_Extracted entries_

########

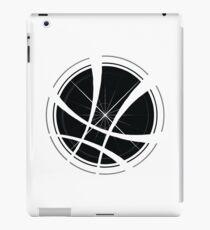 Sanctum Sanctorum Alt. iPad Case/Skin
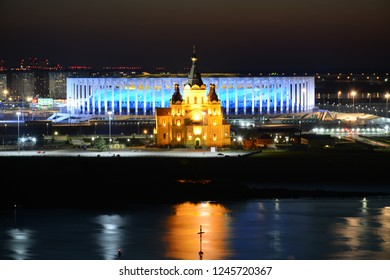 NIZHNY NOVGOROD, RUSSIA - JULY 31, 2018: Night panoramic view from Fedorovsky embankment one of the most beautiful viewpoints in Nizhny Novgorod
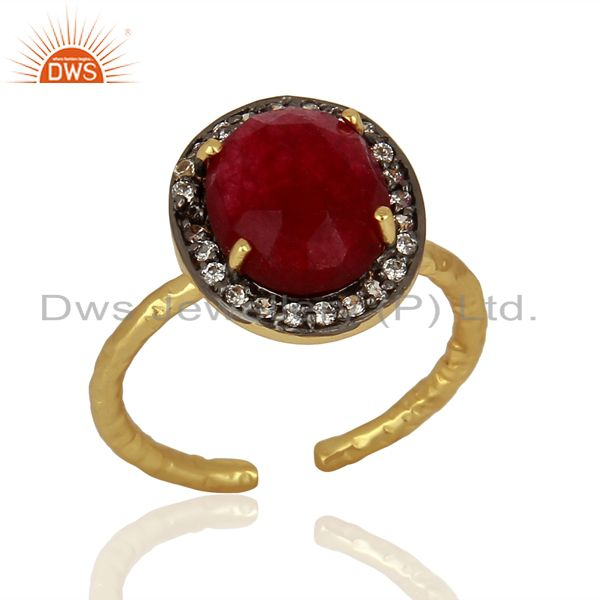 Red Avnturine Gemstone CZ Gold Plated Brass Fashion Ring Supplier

########

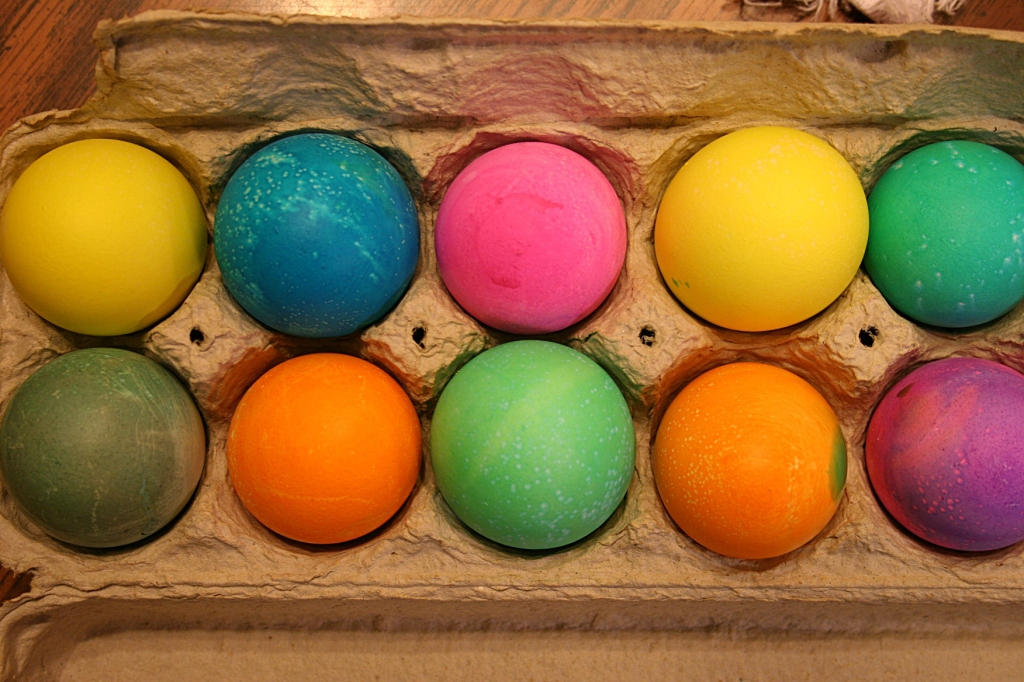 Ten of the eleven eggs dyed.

########

_Activity_
Word for word, write out the lines above running from the one with "Sanctum Sanctorum Alt. iPad Case/Skin" up to and including the one with "Red Avnturine Gemstone". Drop any picture.

_Completed task_
 Sanctum Sanctorum Alt. iPad Case/Skin
 NIZHNY NOVGOROD, RUSSIA - JULY 31, 2018: Night panoramic view from Fedorovsky embankment one of the most beautiful viewpoints in Nizhny Novgorod
 Red Avnturine Gemstone CZ Gold Plated Brass Fashion Ring Supplier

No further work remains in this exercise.